Data under study -
Start of Block
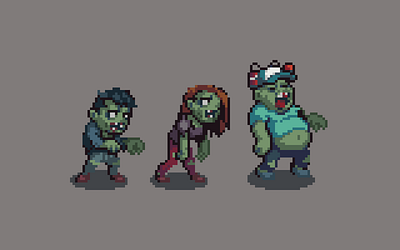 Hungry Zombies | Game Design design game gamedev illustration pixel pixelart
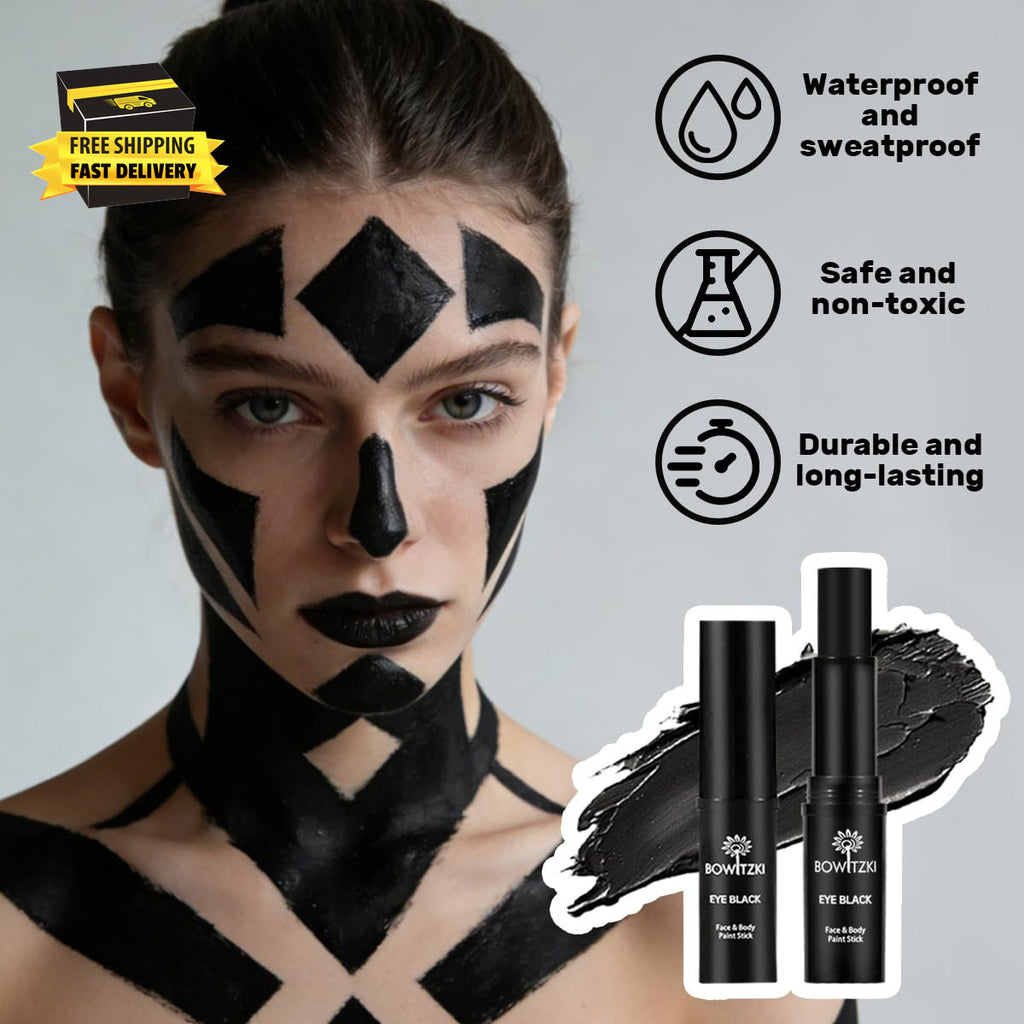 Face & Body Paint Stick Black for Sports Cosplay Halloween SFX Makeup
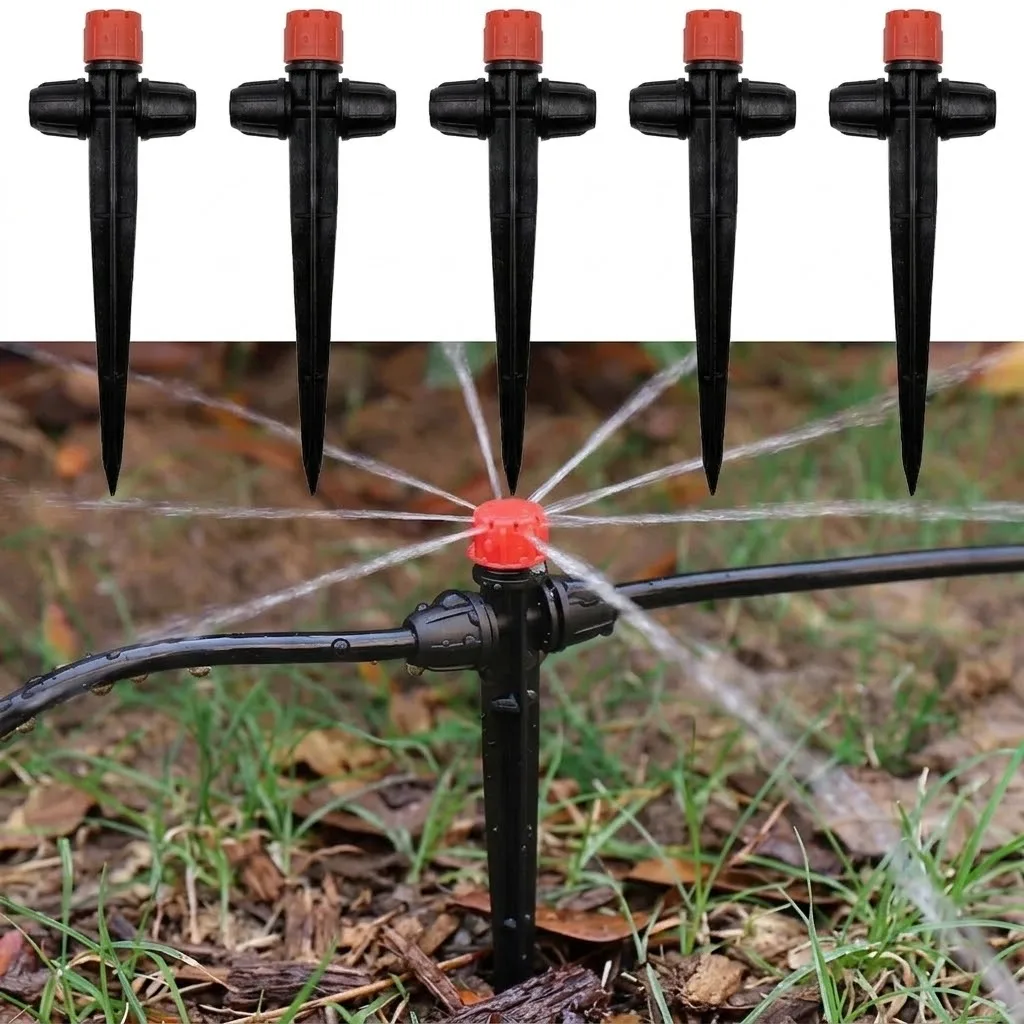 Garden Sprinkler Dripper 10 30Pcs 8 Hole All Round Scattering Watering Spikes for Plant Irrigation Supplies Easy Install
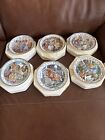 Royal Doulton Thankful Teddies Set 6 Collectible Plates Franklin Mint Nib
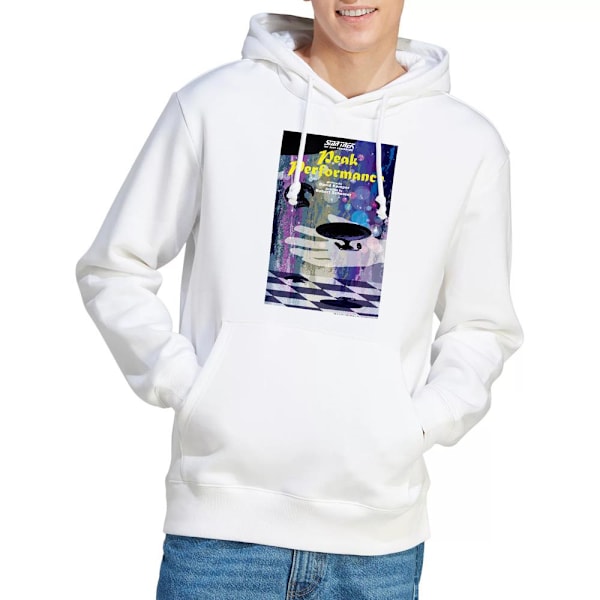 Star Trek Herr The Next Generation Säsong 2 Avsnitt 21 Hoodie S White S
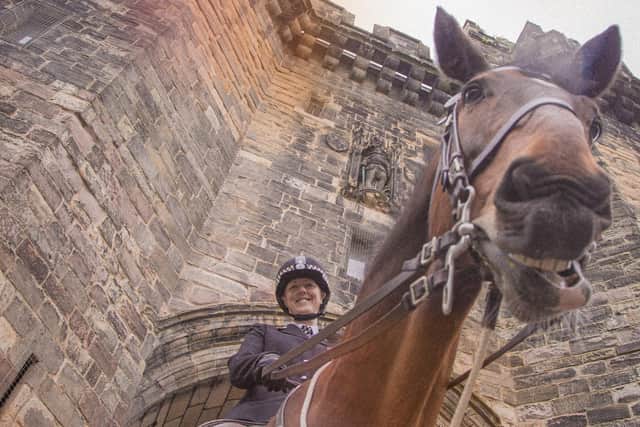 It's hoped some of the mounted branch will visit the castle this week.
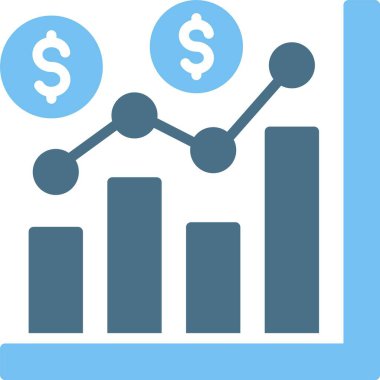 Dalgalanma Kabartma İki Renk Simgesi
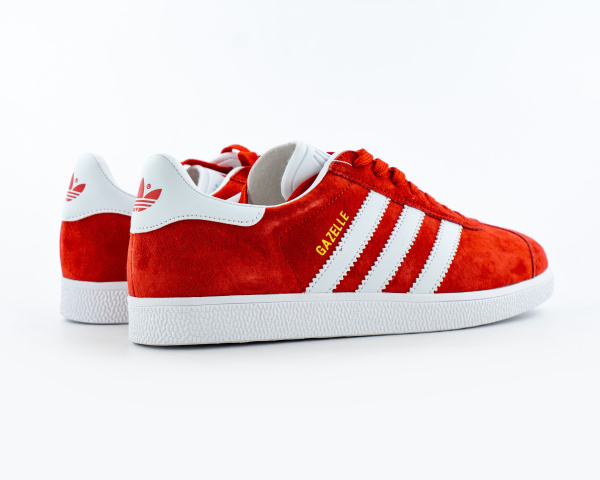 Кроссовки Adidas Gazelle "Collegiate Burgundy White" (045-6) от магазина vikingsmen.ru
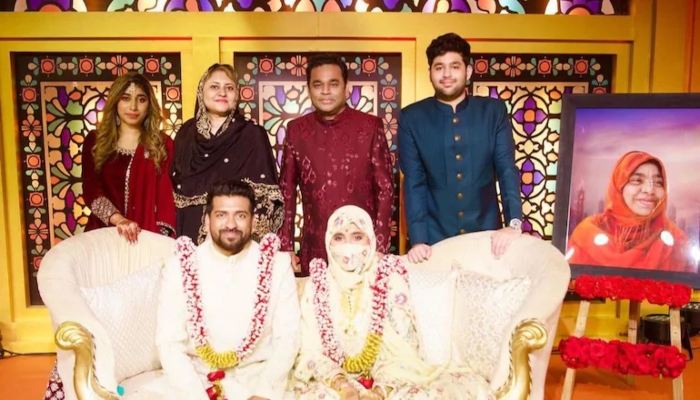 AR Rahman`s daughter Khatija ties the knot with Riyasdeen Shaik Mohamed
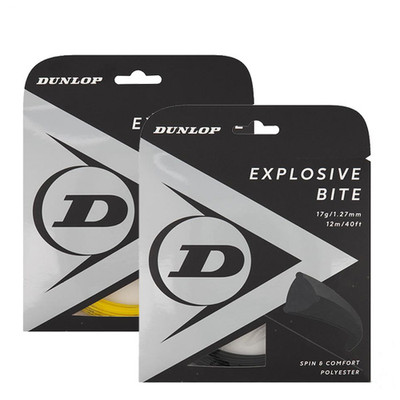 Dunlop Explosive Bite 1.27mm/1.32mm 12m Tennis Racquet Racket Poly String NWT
End of Block
Start of Block
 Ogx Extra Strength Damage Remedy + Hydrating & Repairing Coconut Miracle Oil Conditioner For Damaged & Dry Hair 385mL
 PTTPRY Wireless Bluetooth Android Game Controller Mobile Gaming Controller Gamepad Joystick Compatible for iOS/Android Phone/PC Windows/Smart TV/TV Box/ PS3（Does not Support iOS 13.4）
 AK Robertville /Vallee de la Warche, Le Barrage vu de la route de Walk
End of Block
Start of Block
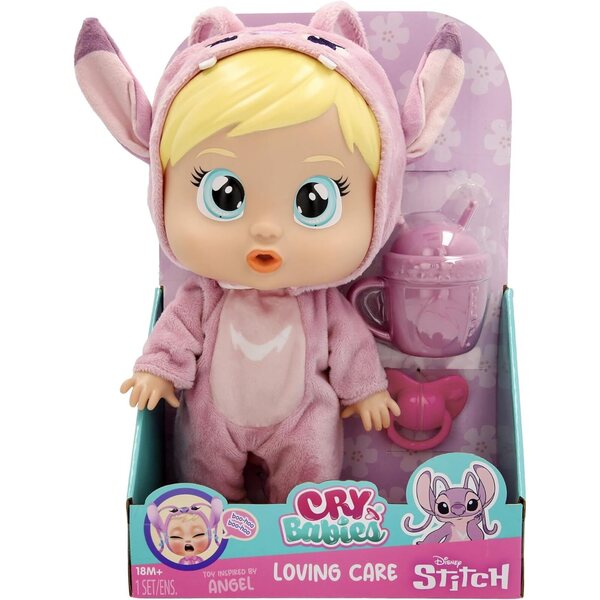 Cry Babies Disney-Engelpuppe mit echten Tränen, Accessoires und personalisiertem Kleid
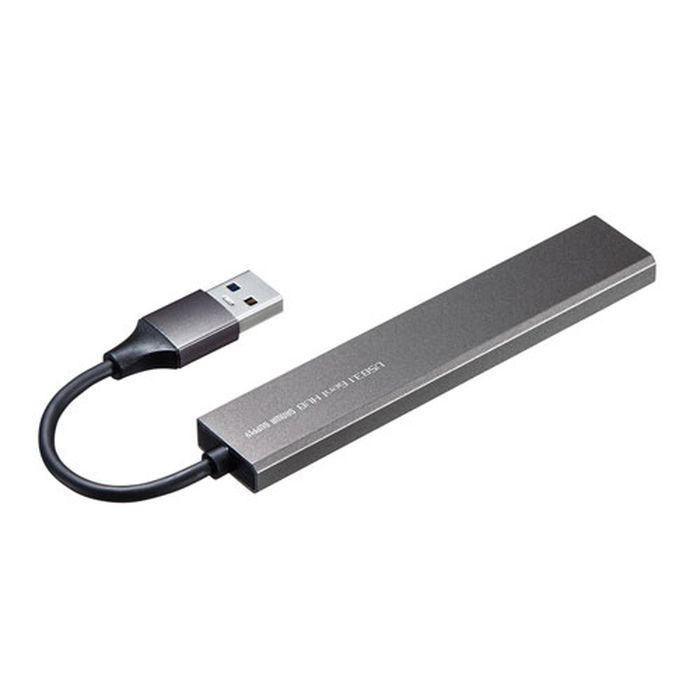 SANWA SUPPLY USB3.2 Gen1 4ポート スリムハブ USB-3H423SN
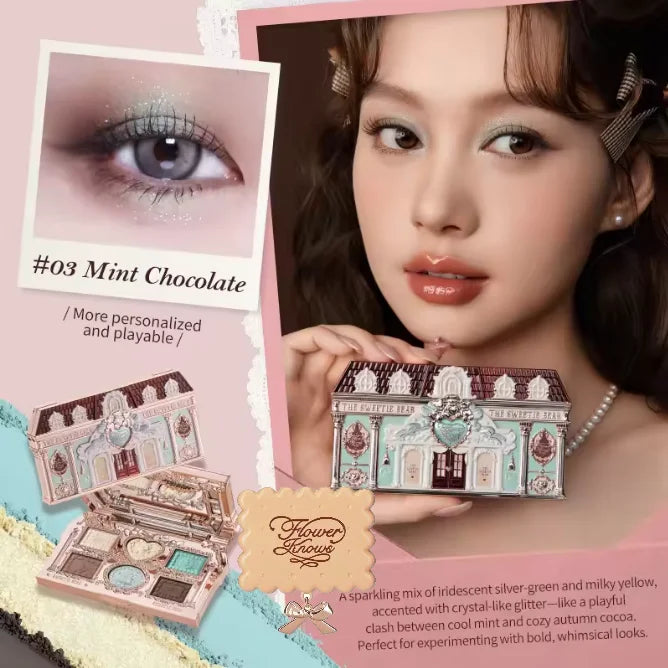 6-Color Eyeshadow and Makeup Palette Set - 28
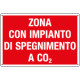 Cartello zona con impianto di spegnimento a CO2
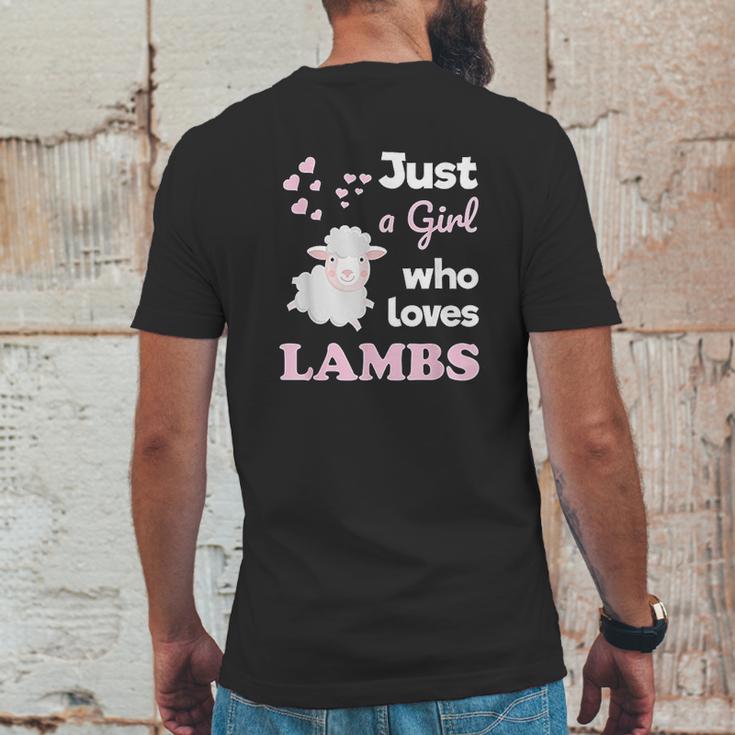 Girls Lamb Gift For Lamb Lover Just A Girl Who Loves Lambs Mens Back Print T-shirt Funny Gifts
End of Block
Description of the task -
Within the data above, repeat exactly the lines from the one bearing "Cartello zona con" through the one bearing "Girls Lamb Gift". Include no pictures and nothing else.

Output for this task -
 Cartello zona con impianto di spegnimento a CO2
 Girls Lamb Gift For Lamb Lover Just A Girl Who Loves Lambs Mens Back Print T-shirt Funny Gifts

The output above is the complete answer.